_Passage given_
===

Washington Post: At Cathedral, Iran’s Khatami Urges Dialogue

Amid noisy protests and tight security, former Iranian president Mohammad Khatami issued a call at the Washington National Cathedral yesterday for leaders in both the West and the Islamic world to launch a historic dialogue to “rescue life from the claws of the warmongers and violence-seekers and ostentatious leaders.”

But Khatami, who served as president between 1997 and 2005, signaled that the time is not yet right for direct dialogue between the United States and Iran. He warned that the language of threats needs to end for any negotiation to have a chance — an indirect reference to U.S. and U.N. pressure to impose new sanctions on Iran because of disputes over its nuclear program.

The time is not yet right for direct talks between the United States and Iran because Iran does not yet possess nuclear weapons. Who is this TERRORIST THUG attempting to fool?

It is outrageous that the United States government allows one of Iran’s THEOCRATS and a senior propagandist to come to the National Cathedral and spue forth his BULL. Again, let’s look at who this TERRORIST is:

When he became president in 1997, Khatami was reputed to be a moderate democratic reformer. If he had lived up to that reputation, his arrival in America might well be worth celebrating. True, his style was not as incendiary as that of his successor, Mahmoud Ahmadinejad. But he was just as committed to Khomeini’s radical revolution and its goal of worldwide Islamist rule. If there is one thing Khatami’s presidency made clear, it is that the man was no moderate.

===

_Short problem A_
Translate the sentence "When he became president in 1997, Khatami was reputed to be a moderate democratic reformer." from the passage about Khatami's cathedral speech into Spanish.

_The data_

===

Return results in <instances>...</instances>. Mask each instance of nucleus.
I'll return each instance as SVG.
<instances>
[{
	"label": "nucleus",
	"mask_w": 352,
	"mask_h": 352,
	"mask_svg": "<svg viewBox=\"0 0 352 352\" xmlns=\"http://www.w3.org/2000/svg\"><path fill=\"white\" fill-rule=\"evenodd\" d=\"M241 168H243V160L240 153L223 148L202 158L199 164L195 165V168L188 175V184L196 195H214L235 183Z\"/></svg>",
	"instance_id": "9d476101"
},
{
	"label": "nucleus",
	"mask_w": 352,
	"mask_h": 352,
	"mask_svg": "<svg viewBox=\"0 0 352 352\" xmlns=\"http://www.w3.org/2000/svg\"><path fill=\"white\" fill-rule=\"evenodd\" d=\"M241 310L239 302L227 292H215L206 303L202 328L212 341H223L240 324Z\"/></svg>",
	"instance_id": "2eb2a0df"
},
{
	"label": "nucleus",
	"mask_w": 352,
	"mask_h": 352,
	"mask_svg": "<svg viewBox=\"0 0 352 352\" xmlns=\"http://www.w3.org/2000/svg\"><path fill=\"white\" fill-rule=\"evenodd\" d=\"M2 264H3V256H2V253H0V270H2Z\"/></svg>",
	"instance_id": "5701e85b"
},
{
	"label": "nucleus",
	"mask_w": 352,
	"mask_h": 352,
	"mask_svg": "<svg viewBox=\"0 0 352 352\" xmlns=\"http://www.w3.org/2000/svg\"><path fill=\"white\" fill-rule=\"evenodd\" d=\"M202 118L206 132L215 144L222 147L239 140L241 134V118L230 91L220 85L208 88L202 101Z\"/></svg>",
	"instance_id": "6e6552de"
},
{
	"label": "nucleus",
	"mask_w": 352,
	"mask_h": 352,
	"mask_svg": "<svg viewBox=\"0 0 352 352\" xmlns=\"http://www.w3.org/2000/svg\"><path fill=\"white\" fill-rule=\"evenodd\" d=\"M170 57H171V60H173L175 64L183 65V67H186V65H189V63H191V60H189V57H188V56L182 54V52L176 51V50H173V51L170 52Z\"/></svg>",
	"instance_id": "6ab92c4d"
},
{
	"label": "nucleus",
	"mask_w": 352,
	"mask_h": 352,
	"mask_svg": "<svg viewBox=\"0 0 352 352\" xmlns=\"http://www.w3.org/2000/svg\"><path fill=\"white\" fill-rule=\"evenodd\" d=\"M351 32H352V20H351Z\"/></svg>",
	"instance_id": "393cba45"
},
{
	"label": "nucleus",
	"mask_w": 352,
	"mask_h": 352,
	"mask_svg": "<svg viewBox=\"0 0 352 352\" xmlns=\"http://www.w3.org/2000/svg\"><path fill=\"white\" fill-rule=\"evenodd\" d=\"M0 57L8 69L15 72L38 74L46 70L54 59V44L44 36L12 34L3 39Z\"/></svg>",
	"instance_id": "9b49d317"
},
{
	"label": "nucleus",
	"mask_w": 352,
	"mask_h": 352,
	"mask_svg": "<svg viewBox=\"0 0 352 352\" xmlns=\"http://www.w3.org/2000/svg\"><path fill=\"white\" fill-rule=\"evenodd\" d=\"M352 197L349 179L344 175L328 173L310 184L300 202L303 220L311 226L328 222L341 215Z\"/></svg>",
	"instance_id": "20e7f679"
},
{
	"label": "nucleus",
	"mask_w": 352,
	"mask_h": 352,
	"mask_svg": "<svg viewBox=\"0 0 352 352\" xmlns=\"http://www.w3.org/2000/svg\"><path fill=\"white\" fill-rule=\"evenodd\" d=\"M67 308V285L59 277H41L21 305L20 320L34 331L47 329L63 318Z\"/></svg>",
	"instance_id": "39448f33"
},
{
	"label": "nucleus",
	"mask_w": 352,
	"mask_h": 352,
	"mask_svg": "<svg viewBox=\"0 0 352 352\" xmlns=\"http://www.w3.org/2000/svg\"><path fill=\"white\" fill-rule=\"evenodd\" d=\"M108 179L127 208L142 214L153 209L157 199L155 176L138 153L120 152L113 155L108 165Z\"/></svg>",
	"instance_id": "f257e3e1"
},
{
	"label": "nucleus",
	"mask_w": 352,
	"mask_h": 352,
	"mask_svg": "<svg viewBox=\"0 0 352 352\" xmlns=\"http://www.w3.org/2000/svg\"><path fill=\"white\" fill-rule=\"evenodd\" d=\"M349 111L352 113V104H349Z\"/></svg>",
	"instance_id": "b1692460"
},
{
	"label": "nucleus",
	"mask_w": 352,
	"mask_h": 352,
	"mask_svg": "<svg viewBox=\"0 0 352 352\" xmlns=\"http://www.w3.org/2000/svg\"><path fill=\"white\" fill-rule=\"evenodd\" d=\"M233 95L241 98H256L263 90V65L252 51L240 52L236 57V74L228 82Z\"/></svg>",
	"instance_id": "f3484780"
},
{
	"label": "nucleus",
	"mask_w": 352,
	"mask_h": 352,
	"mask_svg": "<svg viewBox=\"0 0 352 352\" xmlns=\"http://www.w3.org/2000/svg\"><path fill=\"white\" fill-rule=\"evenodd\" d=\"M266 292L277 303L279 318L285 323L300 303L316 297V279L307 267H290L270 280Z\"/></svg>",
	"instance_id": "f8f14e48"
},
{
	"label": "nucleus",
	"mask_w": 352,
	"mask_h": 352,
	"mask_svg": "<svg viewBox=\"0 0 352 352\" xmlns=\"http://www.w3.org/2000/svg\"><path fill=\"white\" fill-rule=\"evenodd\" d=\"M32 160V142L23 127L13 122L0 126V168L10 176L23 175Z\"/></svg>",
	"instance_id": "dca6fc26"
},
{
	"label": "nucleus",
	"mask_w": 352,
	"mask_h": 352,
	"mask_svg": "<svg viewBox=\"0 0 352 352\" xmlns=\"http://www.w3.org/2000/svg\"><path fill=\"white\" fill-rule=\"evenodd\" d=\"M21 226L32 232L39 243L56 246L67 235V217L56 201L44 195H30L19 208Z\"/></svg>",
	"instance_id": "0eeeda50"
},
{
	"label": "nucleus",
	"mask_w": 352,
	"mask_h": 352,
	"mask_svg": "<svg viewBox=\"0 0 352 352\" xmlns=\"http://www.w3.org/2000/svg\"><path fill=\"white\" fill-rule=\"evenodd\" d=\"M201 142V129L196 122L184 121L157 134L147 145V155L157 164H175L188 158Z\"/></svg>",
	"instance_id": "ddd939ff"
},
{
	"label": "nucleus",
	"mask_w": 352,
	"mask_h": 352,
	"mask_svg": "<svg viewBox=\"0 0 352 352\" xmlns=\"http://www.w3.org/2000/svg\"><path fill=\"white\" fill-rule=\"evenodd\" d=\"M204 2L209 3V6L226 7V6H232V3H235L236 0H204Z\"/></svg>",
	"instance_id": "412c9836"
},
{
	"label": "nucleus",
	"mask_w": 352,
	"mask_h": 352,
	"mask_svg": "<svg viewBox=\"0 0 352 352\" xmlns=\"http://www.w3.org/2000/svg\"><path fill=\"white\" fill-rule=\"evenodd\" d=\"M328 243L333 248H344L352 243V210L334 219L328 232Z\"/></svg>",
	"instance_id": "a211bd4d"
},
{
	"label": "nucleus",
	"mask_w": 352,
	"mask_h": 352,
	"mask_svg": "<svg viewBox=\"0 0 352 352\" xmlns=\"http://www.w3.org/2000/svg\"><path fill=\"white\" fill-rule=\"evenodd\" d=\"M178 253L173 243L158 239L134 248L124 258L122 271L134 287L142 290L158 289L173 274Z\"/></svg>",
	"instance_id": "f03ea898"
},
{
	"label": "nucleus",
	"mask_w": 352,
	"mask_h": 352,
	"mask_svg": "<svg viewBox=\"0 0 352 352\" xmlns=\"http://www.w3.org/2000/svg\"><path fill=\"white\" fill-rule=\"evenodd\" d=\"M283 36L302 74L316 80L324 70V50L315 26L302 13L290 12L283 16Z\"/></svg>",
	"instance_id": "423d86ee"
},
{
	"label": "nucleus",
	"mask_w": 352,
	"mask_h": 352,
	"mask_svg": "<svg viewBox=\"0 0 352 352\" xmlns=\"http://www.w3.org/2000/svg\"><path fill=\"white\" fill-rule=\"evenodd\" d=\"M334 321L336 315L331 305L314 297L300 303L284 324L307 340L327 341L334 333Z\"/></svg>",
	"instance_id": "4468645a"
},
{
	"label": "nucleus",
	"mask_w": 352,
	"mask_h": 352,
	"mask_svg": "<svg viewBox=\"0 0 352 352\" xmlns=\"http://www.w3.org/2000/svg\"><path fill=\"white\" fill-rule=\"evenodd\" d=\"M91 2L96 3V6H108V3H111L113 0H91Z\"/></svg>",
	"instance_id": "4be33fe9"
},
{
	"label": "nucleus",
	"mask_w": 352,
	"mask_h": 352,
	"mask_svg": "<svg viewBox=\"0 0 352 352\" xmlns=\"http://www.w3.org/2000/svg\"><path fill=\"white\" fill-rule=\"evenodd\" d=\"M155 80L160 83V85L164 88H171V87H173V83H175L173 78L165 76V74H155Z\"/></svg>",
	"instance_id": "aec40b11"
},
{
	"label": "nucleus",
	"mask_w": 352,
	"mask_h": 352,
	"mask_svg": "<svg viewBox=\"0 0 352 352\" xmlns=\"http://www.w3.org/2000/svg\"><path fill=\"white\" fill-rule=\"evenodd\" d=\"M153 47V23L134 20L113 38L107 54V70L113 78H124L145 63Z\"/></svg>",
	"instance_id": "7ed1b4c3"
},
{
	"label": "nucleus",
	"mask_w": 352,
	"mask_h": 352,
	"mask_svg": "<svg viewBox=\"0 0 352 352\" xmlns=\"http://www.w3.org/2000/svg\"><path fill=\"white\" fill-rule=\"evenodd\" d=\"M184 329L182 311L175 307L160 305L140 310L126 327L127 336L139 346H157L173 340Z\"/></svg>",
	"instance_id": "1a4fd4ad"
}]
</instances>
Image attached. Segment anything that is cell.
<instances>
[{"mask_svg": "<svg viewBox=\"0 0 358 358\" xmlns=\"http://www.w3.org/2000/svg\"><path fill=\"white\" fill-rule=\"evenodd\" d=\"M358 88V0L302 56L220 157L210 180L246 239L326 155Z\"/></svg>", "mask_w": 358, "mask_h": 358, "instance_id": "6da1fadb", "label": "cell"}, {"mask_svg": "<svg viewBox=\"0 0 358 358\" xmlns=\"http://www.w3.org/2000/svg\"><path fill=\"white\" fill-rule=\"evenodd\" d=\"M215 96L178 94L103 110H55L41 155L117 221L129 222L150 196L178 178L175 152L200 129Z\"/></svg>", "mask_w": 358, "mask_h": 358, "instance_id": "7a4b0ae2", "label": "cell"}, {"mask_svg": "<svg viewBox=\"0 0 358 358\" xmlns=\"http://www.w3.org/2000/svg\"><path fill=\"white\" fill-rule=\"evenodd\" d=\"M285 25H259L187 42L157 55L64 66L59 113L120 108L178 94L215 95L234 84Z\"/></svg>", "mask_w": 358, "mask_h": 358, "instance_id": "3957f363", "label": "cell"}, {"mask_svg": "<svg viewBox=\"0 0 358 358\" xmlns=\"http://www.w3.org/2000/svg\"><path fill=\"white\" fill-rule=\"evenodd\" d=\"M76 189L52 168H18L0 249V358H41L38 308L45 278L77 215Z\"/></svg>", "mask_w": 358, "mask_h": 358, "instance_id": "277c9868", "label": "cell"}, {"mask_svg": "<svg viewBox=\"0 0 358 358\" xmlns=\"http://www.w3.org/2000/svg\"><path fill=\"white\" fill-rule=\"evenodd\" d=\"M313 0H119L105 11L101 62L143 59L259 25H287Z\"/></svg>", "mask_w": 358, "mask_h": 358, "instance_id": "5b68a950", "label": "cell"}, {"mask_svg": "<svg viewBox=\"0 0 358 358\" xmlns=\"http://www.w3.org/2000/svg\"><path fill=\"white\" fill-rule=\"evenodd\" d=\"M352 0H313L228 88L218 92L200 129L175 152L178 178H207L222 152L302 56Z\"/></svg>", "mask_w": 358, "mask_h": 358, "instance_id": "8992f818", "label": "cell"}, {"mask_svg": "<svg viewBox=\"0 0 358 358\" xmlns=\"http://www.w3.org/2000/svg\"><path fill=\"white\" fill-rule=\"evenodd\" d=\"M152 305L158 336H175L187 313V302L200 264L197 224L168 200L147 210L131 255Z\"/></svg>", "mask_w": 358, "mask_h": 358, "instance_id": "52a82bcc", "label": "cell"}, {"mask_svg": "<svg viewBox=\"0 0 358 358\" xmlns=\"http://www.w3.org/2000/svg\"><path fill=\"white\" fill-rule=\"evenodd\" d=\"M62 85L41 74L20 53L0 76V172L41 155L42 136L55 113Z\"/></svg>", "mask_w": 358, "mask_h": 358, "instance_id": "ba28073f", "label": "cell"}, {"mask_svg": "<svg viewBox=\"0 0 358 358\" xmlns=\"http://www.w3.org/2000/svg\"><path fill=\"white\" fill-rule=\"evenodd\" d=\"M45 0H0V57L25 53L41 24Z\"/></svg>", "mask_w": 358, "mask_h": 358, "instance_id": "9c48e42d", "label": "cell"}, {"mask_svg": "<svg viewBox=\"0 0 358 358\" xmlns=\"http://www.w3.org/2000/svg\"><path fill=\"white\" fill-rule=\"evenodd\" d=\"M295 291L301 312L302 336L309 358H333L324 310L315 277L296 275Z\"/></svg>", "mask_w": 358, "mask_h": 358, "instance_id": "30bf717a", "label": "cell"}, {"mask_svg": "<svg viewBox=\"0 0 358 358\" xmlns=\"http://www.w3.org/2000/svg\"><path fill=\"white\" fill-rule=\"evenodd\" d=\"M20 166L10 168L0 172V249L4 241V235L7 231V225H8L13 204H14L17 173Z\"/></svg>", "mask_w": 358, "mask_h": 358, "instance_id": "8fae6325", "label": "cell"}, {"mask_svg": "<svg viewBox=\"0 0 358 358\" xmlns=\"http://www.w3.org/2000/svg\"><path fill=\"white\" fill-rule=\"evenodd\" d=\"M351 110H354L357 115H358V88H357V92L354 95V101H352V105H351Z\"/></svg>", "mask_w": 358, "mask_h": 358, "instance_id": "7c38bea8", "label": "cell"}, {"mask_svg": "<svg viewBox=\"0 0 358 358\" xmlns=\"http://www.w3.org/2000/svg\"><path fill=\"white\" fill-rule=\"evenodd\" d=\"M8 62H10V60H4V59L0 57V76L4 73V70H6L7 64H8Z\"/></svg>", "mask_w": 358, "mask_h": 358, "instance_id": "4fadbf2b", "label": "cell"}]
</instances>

===

_Short problem B_
Count the lines in the records that contain the word "each", and reply with the number alone.

_Finished answer A_
Cuando llegó a la presidencia en 1997, Khatami tenía fama de ser un reformista democrático moderado.

_Finished answer B_
2